יום שלישי, 26 בפברואר 2013

The Search For Happiness

There is no place where people are as short-tempered as on the road. They scream, curse and the blood pressure sky-rockets. [One thing I have noticed in my life is that it is ALWAYS - with rare exceptions - the other guy's fault and not the person who is driving in my car. Interesting how it works out that way....]

Recently my cab driver wanted to get through a certain road block but the security guard was giving him trouble. He was FURIOUS. FUMING. He screamed "אתה באמת דפוק או רק עושה את עצמך ככה" - "Are you really stupid or are you just acting that way??" Somehow - this argument didn't convince the security guard to let us through.... [This "gem" has been repeated numerous times in my house since then, sending everyone squealing with laughter].

Why is this so? Why are people most hot-headed on the road??

People feel as if they are missing SOMETHING. True happiness eludes them. Traveling is a way to somehow pursue that yearned-for feeling of fulfillment. Maybe if they go to that other place they will be happier. I often walk down the street and wonder where everybody is going. What were you missing at point "A" that compel you to go to point "B". People spend tremendous amounts of money and suffer many inconveniences, all to be in a different place [how much does a flight cost?]. Believe me, if people were really happy on the inside they would find no reason to be anywhere other than where they are.

When people are on this literal journey in search of fulfillment they are tense. Something is NOT RIGHT. They don't have the wherewithal to be patient and calm.

Marriage, all relationships, require the opposite. Calm, relaxed, at ease, PATIENT. We need to have the capacity not to turn assumptions into conclusions. To talk. To LISTEN. TO HEAR. To be ACCEPTING.
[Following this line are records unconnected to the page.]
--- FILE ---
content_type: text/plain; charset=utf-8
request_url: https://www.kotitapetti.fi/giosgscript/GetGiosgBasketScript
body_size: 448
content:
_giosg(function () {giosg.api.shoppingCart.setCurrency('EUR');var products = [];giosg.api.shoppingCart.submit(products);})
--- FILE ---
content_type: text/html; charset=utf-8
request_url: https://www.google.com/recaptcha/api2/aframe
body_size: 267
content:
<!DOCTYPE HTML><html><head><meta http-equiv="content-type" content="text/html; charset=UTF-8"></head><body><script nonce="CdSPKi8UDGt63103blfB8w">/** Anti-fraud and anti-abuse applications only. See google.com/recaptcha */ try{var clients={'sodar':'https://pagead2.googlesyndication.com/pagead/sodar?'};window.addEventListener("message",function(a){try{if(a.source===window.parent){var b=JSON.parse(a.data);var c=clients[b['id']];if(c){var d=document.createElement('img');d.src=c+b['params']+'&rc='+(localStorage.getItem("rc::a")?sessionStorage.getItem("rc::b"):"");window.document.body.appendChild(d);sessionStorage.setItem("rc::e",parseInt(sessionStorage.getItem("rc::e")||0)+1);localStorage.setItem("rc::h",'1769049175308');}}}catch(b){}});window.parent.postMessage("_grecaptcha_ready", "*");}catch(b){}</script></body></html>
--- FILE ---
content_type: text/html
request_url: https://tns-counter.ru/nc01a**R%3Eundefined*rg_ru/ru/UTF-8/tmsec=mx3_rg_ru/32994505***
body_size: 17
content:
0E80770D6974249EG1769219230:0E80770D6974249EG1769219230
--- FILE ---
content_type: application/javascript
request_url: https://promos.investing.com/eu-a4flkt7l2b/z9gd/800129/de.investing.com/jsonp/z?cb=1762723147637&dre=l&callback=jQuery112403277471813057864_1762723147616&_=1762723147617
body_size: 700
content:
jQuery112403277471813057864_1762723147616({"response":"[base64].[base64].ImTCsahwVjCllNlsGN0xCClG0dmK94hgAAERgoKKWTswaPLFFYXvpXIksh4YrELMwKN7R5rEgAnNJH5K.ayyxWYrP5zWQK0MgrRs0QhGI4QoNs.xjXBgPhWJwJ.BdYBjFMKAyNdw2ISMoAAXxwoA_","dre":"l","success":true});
We have a lot more to say....:)

ועוד חזון למועד

יום שלישי, 19 בפברואר 2013

The Dog Won't Let Me

The "Oilam" tells the following story:

There were once two guys walking in the forest and one of them was shaking with fear because of the possibility that he might be attacked by dogs and eaten alive. His friend told him not to worry. There is a sgula that has been proven to be effective that wards off dogs. One says the pasuk written about yetzias mitzrain "ולכל בני ישראל לא יחרץ כלב לשונו" - "No dog barked at the Jews" and the dogs will not touch him.

His fears were realized when a HUGE beast of a dog attacked him. With great distress he tried to escape. His friend, who was standing in the distance, called out "Why don't you say the pasuk?"

He cried back "The dog won't let me."

When one gets married, he [and she] often enters the marriage with a host of poor character traits. Anger, self-absorbtion, laziness, insensitivity etc. etc. He reads marriage books and even listens to shiurim on the ideal marriage, but when push comes to shove the "dog" inside of him won't let him practice what he learns.

The eitza is to buy a Sichas Mussar of Rav Chaim Shmuelevitz and work hard on his middos so that the "dog" is exorcised from his spirit.